New research by RCSI University of Medicine and Health Sciences suggests that effective wound healing may be aided. This is by replicating a crucial component of our blood.

Platelet-rich plasma (PRP) is a natural healing substance in our blood. This study explores ways of enhancing the wound healing process. It can be done through extracting PRP from the blood of a patient with a complex skin wound. 3D printing can manipulate it to form an implant for tissue repair. Above all, difficult-to-heal skin wounds would be able to treat with this in a single surgical procedure.

In conclusion, the results showed that application of the 3D-printed PRP implant helped to speed up the healing of the wound. This is by enabling efficient vascularisation (meaning development of new blood vessels) and inhibiting fibrosis (scarring/thickening of tissue). For effective wound healing, both of these are essential.

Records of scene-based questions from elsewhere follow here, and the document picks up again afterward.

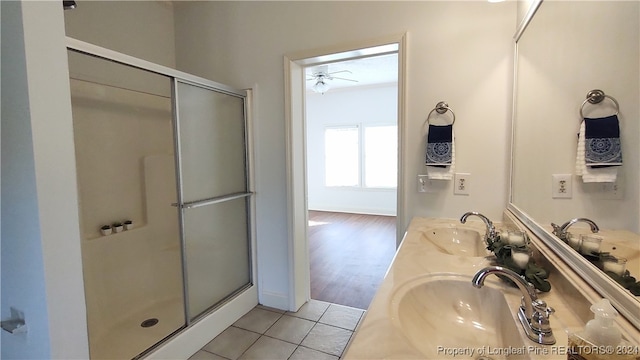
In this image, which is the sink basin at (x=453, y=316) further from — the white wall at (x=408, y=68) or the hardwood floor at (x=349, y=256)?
the hardwood floor at (x=349, y=256)

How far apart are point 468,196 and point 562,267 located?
3.09 ft

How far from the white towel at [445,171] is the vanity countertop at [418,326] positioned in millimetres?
542

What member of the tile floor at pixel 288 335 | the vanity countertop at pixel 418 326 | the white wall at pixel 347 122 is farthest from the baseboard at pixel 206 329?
the white wall at pixel 347 122

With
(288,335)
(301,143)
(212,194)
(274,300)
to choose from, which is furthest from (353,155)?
(288,335)

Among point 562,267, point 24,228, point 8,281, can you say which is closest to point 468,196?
point 562,267

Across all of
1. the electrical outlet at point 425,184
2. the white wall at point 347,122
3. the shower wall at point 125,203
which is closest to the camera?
the electrical outlet at point 425,184

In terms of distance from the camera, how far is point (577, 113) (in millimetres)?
961

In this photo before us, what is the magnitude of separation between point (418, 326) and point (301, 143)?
1759 millimetres

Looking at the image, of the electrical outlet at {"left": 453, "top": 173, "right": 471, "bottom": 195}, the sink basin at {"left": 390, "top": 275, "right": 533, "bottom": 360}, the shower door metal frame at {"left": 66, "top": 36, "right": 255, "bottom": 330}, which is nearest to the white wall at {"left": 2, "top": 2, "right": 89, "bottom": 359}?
the shower door metal frame at {"left": 66, "top": 36, "right": 255, "bottom": 330}

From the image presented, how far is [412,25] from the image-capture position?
1.85 meters

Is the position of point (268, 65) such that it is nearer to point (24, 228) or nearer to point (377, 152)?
point (24, 228)

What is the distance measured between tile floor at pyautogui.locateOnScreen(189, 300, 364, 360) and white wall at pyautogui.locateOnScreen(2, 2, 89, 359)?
1.06 metres

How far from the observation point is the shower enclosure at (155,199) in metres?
2.00

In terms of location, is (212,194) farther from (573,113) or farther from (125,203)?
(573,113)
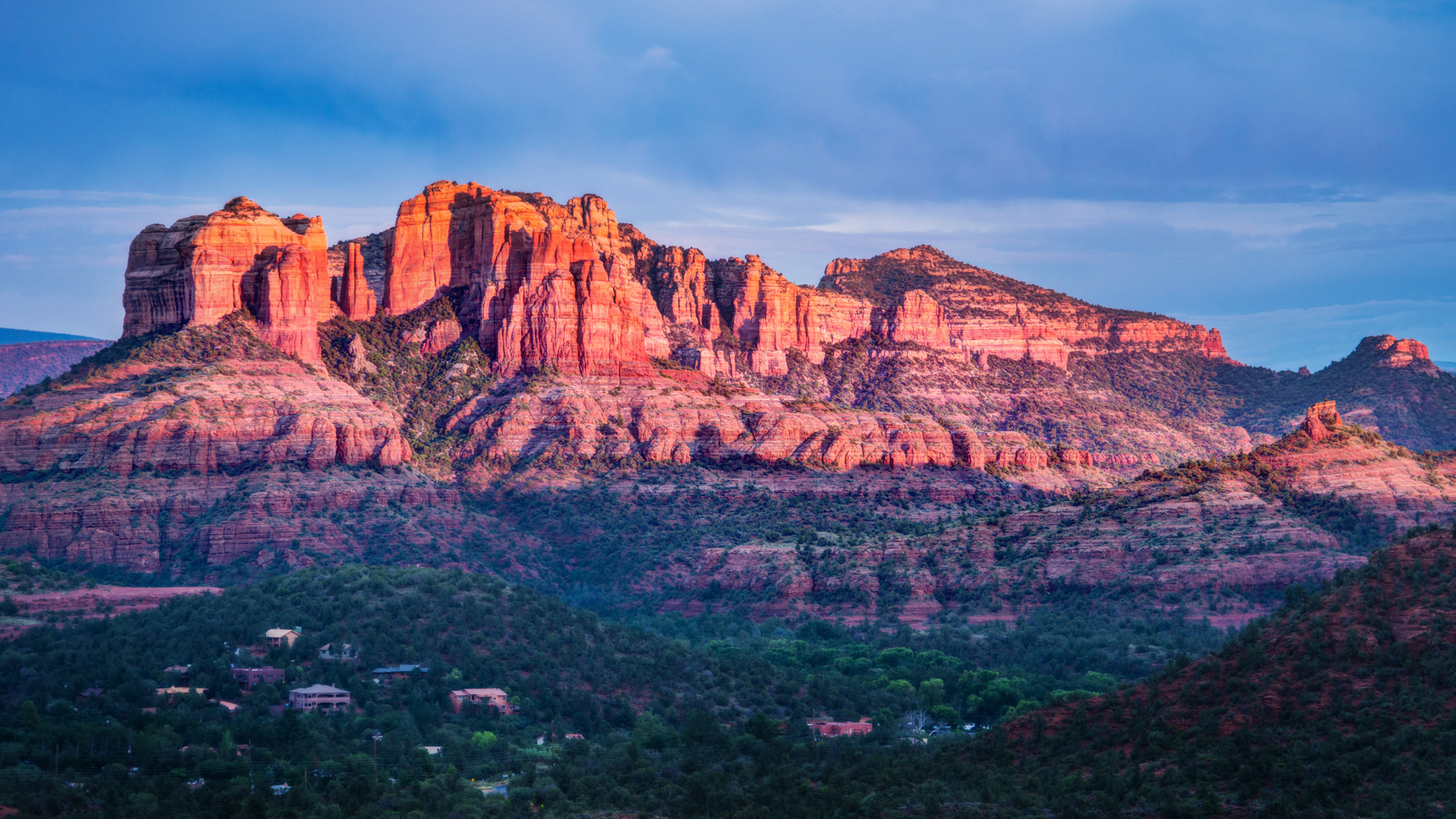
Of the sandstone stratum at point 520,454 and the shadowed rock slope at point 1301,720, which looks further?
the sandstone stratum at point 520,454

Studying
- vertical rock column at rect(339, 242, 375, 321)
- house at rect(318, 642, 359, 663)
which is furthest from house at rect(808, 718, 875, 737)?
vertical rock column at rect(339, 242, 375, 321)

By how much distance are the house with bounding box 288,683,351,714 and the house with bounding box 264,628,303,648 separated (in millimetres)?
6831

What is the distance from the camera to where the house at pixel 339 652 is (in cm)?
7969

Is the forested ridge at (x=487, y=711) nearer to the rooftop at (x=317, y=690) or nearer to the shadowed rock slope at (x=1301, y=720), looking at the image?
the rooftop at (x=317, y=690)

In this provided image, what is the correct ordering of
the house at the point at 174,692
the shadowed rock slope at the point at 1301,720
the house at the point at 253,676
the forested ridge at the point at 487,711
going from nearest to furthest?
the shadowed rock slope at the point at 1301,720
the forested ridge at the point at 487,711
the house at the point at 174,692
the house at the point at 253,676

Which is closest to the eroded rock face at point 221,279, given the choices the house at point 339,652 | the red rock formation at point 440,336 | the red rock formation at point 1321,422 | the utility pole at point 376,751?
the red rock formation at point 440,336

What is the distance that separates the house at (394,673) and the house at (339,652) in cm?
191

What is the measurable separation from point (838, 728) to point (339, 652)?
25.8 meters

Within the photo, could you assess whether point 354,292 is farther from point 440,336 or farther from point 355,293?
point 440,336

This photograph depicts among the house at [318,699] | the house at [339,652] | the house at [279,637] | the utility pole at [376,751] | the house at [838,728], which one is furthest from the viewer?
the house at [279,637]

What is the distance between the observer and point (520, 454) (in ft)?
472

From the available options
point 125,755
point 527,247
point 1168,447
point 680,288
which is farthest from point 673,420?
point 125,755

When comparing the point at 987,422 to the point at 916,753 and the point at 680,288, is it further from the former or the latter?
the point at 916,753

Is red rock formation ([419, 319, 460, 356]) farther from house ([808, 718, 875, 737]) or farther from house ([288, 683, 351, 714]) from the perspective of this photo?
house ([808, 718, 875, 737])
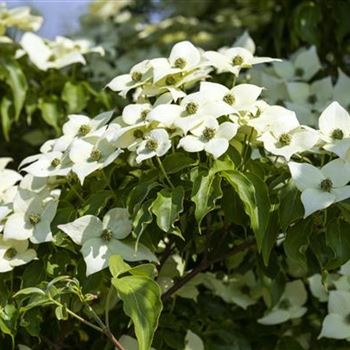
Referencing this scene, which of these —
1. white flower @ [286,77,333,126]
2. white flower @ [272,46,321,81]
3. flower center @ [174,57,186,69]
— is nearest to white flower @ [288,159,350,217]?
flower center @ [174,57,186,69]

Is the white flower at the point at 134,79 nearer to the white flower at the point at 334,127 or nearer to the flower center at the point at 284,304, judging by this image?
the white flower at the point at 334,127

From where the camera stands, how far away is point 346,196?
1.26m

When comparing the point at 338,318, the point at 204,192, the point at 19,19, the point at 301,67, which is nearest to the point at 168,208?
the point at 204,192

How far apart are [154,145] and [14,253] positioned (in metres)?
0.32

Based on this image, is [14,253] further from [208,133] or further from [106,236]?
[208,133]

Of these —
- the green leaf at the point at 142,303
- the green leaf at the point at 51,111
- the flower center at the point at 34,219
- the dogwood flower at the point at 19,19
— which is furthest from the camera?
the dogwood flower at the point at 19,19

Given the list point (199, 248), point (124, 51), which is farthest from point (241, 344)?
point (124, 51)

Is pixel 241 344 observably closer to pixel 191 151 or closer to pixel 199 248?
pixel 199 248

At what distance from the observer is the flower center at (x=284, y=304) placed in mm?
1763

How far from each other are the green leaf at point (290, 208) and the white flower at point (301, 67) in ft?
2.67

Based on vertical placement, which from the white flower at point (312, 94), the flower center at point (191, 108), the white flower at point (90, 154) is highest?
the flower center at point (191, 108)

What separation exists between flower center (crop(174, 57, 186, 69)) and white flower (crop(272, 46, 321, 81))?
2.01 ft

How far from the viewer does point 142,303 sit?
121 cm

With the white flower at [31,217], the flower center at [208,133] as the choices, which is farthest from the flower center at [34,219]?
the flower center at [208,133]
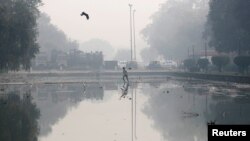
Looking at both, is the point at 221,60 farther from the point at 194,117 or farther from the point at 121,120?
the point at 121,120

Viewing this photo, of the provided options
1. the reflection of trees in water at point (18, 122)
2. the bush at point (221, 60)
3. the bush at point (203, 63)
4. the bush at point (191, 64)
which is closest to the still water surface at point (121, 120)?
the reflection of trees in water at point (18, 122)

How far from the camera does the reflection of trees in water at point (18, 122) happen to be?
48.5ft

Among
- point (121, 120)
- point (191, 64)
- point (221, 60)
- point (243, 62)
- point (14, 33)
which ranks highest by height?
point (14, 33)

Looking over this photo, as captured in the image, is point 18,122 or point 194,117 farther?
point 194,117

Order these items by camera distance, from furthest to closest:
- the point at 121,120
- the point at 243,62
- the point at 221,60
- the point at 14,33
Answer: the point at 221,60
the point at 243,62
the point at 14,33
the point at 121,120

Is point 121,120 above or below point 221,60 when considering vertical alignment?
below

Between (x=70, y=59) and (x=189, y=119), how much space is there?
7528 cm

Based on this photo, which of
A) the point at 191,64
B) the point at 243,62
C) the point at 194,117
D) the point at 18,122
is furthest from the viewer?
the point at 191,64

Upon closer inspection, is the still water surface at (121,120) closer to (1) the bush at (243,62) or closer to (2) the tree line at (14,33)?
(2) the tree line at (14,33)

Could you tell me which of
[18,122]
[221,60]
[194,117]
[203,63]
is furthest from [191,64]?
[18,122]

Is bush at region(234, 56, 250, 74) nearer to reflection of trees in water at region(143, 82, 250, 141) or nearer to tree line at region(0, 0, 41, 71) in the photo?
tree line at region(0, 0, 41, 71)

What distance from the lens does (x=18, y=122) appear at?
1784 cm

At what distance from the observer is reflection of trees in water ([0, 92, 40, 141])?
1477cm

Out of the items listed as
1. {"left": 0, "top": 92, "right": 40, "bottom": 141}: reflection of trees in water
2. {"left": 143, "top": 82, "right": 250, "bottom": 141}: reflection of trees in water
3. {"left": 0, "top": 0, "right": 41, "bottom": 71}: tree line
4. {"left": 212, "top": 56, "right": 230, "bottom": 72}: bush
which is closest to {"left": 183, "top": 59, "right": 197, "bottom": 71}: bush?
{"left": 212, "top": 56, "right": 230, "bottom": 72}: bush
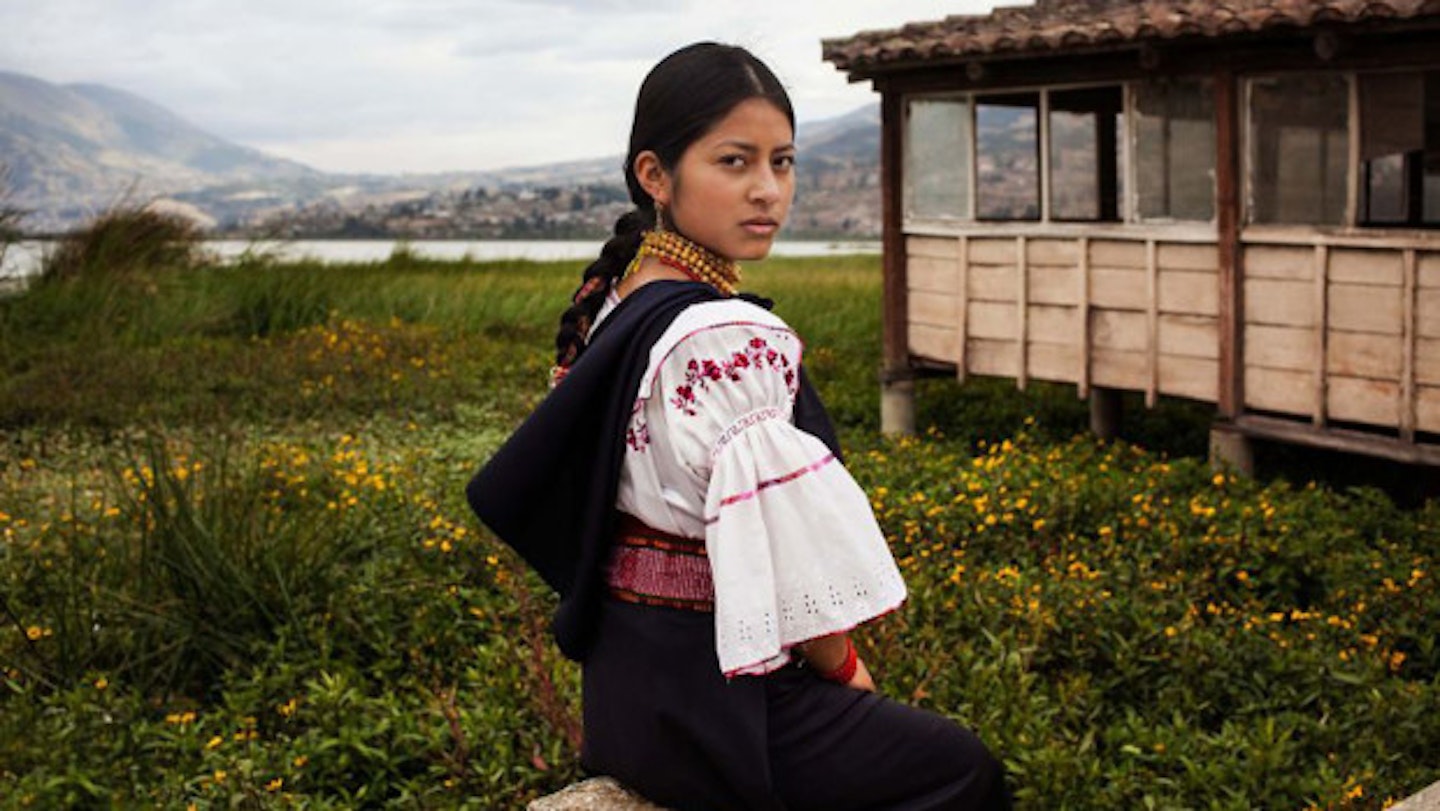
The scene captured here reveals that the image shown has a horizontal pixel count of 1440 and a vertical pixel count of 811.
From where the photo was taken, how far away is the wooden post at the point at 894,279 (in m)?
12.0

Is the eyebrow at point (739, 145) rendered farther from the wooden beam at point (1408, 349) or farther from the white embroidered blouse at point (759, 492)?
the wooden beam at point (1408, 349)

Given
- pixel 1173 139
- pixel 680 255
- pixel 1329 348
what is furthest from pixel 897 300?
pixel 680 255

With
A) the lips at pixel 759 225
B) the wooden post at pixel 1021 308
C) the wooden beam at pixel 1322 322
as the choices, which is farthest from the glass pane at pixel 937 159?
the lips at pixel 759 225

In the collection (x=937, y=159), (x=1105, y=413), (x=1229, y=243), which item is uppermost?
(x=937, y=159)

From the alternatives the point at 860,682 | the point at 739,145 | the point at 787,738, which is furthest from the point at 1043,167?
the point at 787,738

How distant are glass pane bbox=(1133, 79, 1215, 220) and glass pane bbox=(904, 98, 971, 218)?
4.76ft

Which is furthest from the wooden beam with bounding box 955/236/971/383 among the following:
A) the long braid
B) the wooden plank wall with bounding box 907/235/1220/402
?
the long braid

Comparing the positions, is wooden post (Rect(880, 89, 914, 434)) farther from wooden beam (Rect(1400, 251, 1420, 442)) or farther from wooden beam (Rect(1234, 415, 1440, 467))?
wooden beam (Rect(1400, 251, 1420, 442))

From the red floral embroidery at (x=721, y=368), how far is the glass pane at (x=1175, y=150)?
26.6 ft

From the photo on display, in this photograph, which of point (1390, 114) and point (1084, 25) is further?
point (1084, 25)

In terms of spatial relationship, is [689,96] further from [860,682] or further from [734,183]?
[860,682]

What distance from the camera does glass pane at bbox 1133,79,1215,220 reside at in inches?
398

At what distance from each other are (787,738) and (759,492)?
452 mm

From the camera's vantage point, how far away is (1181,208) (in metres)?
10.2
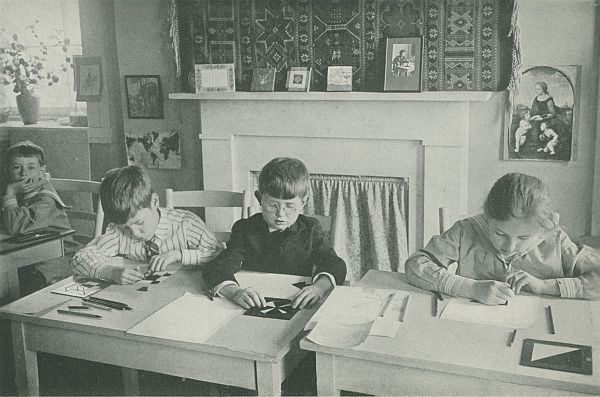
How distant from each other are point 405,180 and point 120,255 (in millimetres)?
1366

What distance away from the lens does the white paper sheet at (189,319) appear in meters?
1.30

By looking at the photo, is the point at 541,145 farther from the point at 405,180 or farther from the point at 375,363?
the point at 375,363

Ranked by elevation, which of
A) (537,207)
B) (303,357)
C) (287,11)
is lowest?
(303,357)

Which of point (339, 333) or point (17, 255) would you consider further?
point (17, 255)

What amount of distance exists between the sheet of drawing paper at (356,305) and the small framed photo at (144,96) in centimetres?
199

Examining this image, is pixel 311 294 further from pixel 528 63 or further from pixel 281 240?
pixel 528 63

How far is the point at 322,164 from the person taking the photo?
2.92 metres

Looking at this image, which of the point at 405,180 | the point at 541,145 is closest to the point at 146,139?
the point at 405,180

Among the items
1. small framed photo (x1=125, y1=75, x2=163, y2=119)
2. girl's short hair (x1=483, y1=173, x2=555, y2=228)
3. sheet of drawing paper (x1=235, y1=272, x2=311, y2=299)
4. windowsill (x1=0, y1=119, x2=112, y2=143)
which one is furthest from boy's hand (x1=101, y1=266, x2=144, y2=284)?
windowsill (x1=0, y1=119, x2=112, y2=143)

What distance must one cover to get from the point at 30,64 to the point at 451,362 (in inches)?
120

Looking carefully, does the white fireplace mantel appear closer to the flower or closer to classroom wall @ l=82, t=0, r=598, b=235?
classroom wall @ l=82, t=0, r=598, b=235

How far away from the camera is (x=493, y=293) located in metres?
1.40

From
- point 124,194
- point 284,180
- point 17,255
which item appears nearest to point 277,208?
point 284,180

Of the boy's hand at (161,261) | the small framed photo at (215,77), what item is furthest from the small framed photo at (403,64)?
the boy's hand at (161,261)
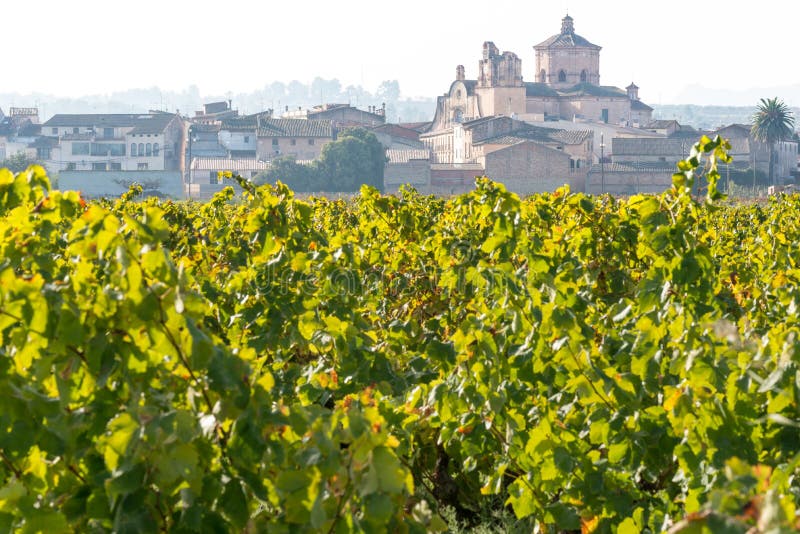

Professor of Bioengineering and Regenerative Medicine at RCSI spoke about the novel aspects of this discovery.

Professor Fergal O’Brien said: “Existing literature suggests that while the PRP already present in our blood helps to heal wounds, scarring can still occur. By 3D-printing PRP into a biomaterial scaffold, we can therefore increase the formation of blood vessels. We can do this while also avoiding the formation of scars. After that it will lead to more successful wound healing.

“As well as promising results for skin wound healing, this technology can potentially be used to regenerate different tissues. Therefore dramatically influencing the ever-growing regenerative medicine, 3D printing and personalised medicine markets.”

Funding for this project came from Science Foundation Ireland under the M-ERA.NET EU network and the Advanced Materials and BioEngineering Research Centre, and the EU BlueHuman Interreg Atlantic Area Project.

The RCSI research team collaborated with researchers from the 3B’s Research Group at University of Minho and ICVS/3B’s Associate Laboratory in Portugal, the Trinity Centre for Biomedical Engineering and AMBER, the SFI Centre for Advanced Materials and Bioengineering Research.

The finding, published in Advanced Functional Materials, was led by researchers at the Tissue Engineering Research Group (TERG) and SFI AMBER Centre based at RCSI’s Department of Anatomy and Regenerative Medicine.